Besides that, I still have my issues. My self esteem is totally based on the things I do; on being succesfull. I am smart, I can do a lot of awsome things and I’m a pretty girl. But in my own eyes it’s never good enough and when no one gives me a compliment I start to get depressed for days or weeks. It’s that weird thing I read about in your book: on one side I’m thinking about myself as a gorgeous superwoman, the best girl this world every had, but on the other side I’m seeing myself as a nothing, a no one, a loser. I really don’t know how that strange thing in my system ever can change.
I’m not able to have sex. I don’t understand anything about sex. I think having sex is about letting go something I hold on so very tight. I can’t let go and I have no clue how to behave in front of someone I’m supposed to sleep with. I tried but I was just lying there, and when I find out it was a normal thing to make noises, I just started to act that noises. But it didn’t come from the inside at all and I’m wondering if I will ever be able to have ‘real’ sex.

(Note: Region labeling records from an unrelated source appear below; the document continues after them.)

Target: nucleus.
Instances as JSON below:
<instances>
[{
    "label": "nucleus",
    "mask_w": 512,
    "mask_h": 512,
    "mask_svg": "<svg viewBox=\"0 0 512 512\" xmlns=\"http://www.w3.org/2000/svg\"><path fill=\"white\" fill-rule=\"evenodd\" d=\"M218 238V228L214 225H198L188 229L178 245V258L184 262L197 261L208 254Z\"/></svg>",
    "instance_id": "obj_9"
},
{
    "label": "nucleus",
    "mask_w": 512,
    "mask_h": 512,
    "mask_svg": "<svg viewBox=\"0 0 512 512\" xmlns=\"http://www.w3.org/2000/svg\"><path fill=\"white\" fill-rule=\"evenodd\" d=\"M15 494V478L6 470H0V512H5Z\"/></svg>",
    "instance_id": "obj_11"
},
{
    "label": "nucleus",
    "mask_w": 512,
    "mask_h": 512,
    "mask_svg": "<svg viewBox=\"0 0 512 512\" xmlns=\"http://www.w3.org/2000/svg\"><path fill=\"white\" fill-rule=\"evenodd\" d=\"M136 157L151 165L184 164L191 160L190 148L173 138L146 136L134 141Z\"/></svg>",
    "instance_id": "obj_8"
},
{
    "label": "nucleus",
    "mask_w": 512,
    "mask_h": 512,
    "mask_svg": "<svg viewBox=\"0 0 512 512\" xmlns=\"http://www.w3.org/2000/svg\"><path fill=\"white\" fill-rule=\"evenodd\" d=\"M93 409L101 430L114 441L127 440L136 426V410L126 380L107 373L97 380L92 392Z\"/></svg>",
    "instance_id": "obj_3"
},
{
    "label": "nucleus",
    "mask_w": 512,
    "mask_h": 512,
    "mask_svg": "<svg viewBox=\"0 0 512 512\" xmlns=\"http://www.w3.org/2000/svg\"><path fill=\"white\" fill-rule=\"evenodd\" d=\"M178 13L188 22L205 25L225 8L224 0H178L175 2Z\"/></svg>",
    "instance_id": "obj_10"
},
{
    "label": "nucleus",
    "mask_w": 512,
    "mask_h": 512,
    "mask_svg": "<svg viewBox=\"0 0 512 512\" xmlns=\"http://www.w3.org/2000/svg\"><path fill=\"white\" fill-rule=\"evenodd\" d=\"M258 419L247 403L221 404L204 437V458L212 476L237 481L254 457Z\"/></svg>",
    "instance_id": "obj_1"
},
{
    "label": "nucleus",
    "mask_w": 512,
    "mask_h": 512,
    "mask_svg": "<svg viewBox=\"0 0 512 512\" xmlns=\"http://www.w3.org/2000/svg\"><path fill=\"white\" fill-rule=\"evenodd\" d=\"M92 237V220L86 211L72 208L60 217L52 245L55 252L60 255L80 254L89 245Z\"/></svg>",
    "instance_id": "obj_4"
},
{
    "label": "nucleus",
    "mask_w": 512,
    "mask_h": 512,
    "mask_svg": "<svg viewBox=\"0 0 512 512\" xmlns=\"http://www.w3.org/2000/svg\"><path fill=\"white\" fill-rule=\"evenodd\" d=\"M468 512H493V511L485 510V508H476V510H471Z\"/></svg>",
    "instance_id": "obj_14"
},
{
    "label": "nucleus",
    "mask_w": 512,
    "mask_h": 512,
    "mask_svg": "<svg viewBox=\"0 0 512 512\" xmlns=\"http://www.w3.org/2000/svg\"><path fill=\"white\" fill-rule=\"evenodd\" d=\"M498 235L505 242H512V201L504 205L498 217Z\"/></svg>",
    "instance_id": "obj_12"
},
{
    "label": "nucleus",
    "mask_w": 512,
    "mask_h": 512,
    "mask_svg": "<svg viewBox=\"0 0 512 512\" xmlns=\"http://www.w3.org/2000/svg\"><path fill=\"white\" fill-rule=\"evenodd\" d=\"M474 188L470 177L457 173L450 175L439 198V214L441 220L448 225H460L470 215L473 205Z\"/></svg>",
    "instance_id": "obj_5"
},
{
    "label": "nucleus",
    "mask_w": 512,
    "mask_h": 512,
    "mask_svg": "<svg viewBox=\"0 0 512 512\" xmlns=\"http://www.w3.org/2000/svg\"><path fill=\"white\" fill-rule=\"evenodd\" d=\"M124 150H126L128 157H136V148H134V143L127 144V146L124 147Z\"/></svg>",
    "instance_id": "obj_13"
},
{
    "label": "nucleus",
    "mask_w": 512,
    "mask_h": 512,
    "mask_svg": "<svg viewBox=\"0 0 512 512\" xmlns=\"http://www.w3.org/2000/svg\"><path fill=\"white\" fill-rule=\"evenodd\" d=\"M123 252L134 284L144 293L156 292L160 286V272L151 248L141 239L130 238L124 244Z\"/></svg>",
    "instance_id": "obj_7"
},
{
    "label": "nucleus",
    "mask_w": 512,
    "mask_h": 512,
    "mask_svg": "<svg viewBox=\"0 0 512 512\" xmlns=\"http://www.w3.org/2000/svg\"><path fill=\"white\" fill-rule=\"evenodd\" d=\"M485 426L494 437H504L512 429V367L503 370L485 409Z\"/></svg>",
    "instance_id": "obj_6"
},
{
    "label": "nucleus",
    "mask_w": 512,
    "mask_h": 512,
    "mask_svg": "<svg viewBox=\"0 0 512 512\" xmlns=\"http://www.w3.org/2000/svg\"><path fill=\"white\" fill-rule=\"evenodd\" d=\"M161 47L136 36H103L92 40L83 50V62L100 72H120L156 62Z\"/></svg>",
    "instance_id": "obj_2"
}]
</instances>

For three years I have one really good friend that respects who I am and never forces himself on me. He helped me a lot to heal some of my mental injuries. There was a time I was so mad at my mother I think I have killed her if I had a gun. Now I’m starting to feel sorry for her. I will never have kids and that’s okay. I got sterilized because I’m too afraid to make the same mistakes my mother did. Now I have a precious cat and I give her all the love I would give to my child.
I want to thank you so much for your book and for being a voice for those young children, even though they grew up. Thank you a million times and God bless you.
Kind regards,
P.S. if you want to publish this letter on your side, that’s okay and you can use my name, Colinda.
AM: I think that writing helped you to respect your true needs and I hope that once you FULLY understand WHY you hate BOTH of your parents your “issues” disappear. You write: “I talked to her, I wrote to her in the very clearest words, I cried and yelled and screamed in front of her, but the only thing she thought was I went crazy. She still hopes my crazyness will stop one day so we can be ‘best friends’ again” Is this not enough to make you stop to try again? You don’t need to have pity with people who made you so much suffer and NEVER understood you.